Add node shutdown API for shutting down nodes cleanly

dakrone commented 3 years ago

This issue supersedes #49064, which will be closed.

The node shutdown API should provide a safe way for operators to shutdown a node ensuring all relevant orchestration steps are taken to prevent cluster instability and data loss. The feature can be used to decommission, power cycle or upgrade nodes.

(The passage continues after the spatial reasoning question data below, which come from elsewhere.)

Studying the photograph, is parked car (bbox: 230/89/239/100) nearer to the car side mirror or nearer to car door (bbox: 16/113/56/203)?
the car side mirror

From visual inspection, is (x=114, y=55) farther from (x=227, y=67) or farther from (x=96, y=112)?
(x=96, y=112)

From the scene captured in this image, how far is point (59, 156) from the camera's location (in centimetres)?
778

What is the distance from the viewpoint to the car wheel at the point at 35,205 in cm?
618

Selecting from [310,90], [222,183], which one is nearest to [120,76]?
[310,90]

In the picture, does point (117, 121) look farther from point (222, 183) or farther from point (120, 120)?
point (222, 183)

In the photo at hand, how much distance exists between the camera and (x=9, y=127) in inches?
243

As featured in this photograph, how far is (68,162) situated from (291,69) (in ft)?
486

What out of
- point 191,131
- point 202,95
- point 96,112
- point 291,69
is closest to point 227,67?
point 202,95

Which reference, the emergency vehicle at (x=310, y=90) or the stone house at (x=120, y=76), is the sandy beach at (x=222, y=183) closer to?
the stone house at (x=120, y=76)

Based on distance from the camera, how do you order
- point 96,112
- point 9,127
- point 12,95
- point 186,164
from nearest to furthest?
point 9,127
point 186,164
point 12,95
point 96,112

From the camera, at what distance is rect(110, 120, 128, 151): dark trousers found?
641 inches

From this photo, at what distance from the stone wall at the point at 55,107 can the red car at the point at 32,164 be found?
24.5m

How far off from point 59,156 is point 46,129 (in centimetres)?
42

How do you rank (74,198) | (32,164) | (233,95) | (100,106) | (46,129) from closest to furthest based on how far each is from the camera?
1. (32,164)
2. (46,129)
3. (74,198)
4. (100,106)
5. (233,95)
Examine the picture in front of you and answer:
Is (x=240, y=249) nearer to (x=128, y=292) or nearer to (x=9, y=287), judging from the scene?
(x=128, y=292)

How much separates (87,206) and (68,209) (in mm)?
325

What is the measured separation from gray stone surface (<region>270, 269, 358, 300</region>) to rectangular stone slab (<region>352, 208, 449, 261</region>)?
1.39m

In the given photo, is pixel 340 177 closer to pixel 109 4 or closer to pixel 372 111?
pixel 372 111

An example of marking a node as part of the shutdown:

PUT /_nodes/<node_id>/shutdown
{
  "type": "remove",¹
  "reason": "shutdown of node so we can remove it from the cluster"²
}
¹ The type of decommission, in this case either a "remove" (the node is never coming back) or a "restart"
² A user-enterable free text block description of the reason why the node is being shut down

And retrieving the shutdown status:

GET /_nodes/<node_id>/shutdown

{
  "node": "data-node-1",
  "node_id": "node-id-1",
  "type": "remove",
  "reason": "shutdown of node so we can remove it from the cluster"
  "status": {¹
     "shutdown_status": "IN_PROGRESS",²
     "shard_migration": {
       "status": "IN_PROGRESS",
       "shard_migrations_remaining": 7,³
       "time_started": "<user readable date>",
       "time_started_millis": 234091892
     },
     "persistent_tasks": {⁴
       "status": "IN_PROGRESS",
       "tasks_remaining": 2,⁵
       "error": "ICouldntStopTheTasksException[i can't do that dave]...etc stacktrack etc...",
       "time_started": "<user readable date>",
       "time_started_millis": 128391987
     },
     "plugins": {⁶
       "status": "NOT_STARTED",
     },
     "data_loss_on_removal": false⁷
  },
  "time_since_shutdown": "1.2h",⁸
  "time_since_shutdown_millis": 4320000,
  "shutdown_started": "<user readable date>",9
  "shutdown_started_millis": 128391987
}
1. Shows the current state of the shutdown for this node. This can be used by operators to track progress
2. Overall shutdown status. Possible values are: "IN_PROGRESS", "COMPLETE", "STALLED". IF the shutdown is STALLED a error field will also be returned containing the reason the shutdown is stalled (e.g. no nodes can take remaining shards)
3. How many shards remain to be migrated off of this node
4. Whether in progress persistent tasks have been halt and new tasks have been blocked
5. The number of tasks that need to be completed before shutdown
6. Whether plugins have indicated that they are ready for shutdown
7. Whether data loss could occur if the node was terminated now
8. How long the shutdown has been ongoing.
9. When the shutdown was initiated.

Here are some high-level tasks that need to be completed for this:

[x] Add cluster state building blocks for tracking node shutdown status (@gwbrown) #70044
- [x] Implement full status API that reads shutdown status (@gwbrown) #71162
[x] Add REST scaffolding and feature flag for the shutdown APIs (@dakrone) #70697
[x] Mechanism for migrating data away from a decommissioned node
- [x] Allocation decider (@gwbrown) #71658
- [x] Ensure status is updated for data migration (@gwbrown) #73873
[x] Mechanism to handle persistent tasks
- [x] Ensure persistent tasks are not assigned to nodes shutting down (@dakrone) #72260
[x] Mechanism for a node being restarted to retain its data (@gwbrown) #75606
[x] Method to avoid needing to stop ILM (@dakrone) #73690
[x] Check within the plugin lifecycle for the safety of shutdown (@dakrone) #73690
- [x] Update ML to make use of the ShutdownAwarePlugin and stop its work while shutting down
[x] Convert system property feature flag into yml setting that cannot be enabled on a non-release build (@dakrone) #74267
[x] Remove feature flag (when ready for release) (@gwbrown) #76588
- [x] Flip feature flag to default to "true" for snapshot builds (@dakrone) #75962

Phase 2:

[x] Add "REPLACE" shutdown type
- [x] Add REST and cluster state support for the "REPLACE" shutdown type (@gwbrown)
- [x] Add allocation decider and change existing deciders to handle node replacements (@dakrone)
[ ] Upgrades to persistent task handling
- [ ] Cancel pre-existing tasks running on a node that is marked as shutting down (@dakrone)
- [ ] Hook persistent task state into shutdown status API (@dakrone)
[ ] Enhance data tier allocation decider to allow migrating to a different tier if all nodes in a certain tier are shutdown (possibly?)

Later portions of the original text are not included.